In the field of fault diagnosis, the identification of the health state of a bearing is mainly classified into a signal processing-based method and a data-driven method. The method based on signal processing utilizes various signal processing technologies, such as fast Fourier transform, wavelet decomposition, empirical mode decomposition and the like, to analyze the collected bearing signals and judge whether key sensitive characteristics corresponding to different bearing faults exist in the signals. Because the key sensitive characteristics only face typical faults of the bearing under a single condition, factors such as fault distribution attributes and size attributes are not considered, a bearing signal transmission path acquired from mechanical equipment is complex, the signal-to-noise ratio is low, and the generalization capability of a fault diagnosis method based on signal processing is severely restricted in practical application. With the development of sensor technology and communication technology, the monitoring of modern mechanical equipment on bearings enters a big data era, the data contains rich bearing operation information and state information, if key sensitive characteristics of different faults under different conditions (different rotating speeds, different loads, different fault distributions and different fault sizes) are directly mined from the big data, the characteristics which are most similar under the same fault and different conditions and have the most distinguishing characteristics among different faults can be extracted, and the problem of insufficient characteristic generalization capability based on a signal processing method can be solved, so that the data-driven fault diagnosis method becomes the most popular and advanced technology in the field of current fault diagnosis.

However, the current data-driven methods are mostly based on the assumption of data balance of different health states of the bearing, which is unreasonable in practice: on one hand, the bearing runs in a healthy state for a long time, and the running time with faults is short, so that the collected bearing running data is mostly bearing healthy state data, and the fault data is less; on the other hand, under the influence of the properties of each component of the bearing, the probability of the fault of each component in the operation process is different, so that the data volume of different faults in the bearing operation data is inconsistent.
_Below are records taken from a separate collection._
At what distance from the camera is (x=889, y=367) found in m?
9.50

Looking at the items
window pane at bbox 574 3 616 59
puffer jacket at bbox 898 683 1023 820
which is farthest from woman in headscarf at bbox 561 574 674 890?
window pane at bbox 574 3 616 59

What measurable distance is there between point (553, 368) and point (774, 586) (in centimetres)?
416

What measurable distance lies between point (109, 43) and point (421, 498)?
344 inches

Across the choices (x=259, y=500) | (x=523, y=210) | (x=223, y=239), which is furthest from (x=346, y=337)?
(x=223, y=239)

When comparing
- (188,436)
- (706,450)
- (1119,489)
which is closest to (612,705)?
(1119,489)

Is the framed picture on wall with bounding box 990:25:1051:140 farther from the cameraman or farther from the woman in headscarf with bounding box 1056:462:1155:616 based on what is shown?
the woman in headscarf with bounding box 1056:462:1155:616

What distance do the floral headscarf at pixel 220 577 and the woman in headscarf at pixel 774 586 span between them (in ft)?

In summary, there is a serious imbalance between the operation data of the bearings of the mechanical equipment, which directly affects the application effect of the data driving method in practice.

In order to eliminate the influence of unbalanced data training on the fault diagnosis model, three types of methods are proposed at present, which are respectively: data level, model level, algorithm level. The data-level method restores the balance of the bearing monitoring data by performing undersampling on most classes and oversampling on few classes, and then trains a fault diagnosis model, and patents published about the method include: CN111639461A, CN112257767A, CN111240279A and CN 112395558A. The model-level method weakens the negative influence of unbalance data on a fault diagnosis model by constructing a model insensitive to class unbalance, and partial patents published about the method comprise: CN 112364706A. The algorithm-level method inhibits the dominance of more types of data on the training of the fault diagnosis model by weighting samples of different types, and further eliminates the influence of unbalanced data on the model, and the published patents about the method comprise the following steps: CN111881159A, CN111860658A, CN 111340107A.

However, the above three methods still have various problems:

(1) because the data level method only depends on the existing data, when the fault data is less, the information gain brought by the oversampling method is limited; when the data unbalance degree is large, the data still has a certain unbalance problem after undersampling;

(2) because the model-level method only depends on the self-optimization attribute of the model to form the adjustment to the unbalanced data training process, when the data imbalance degree is larger, most dominant effects to the training are easier to occur and are larger than the self-adjustment capability of the model.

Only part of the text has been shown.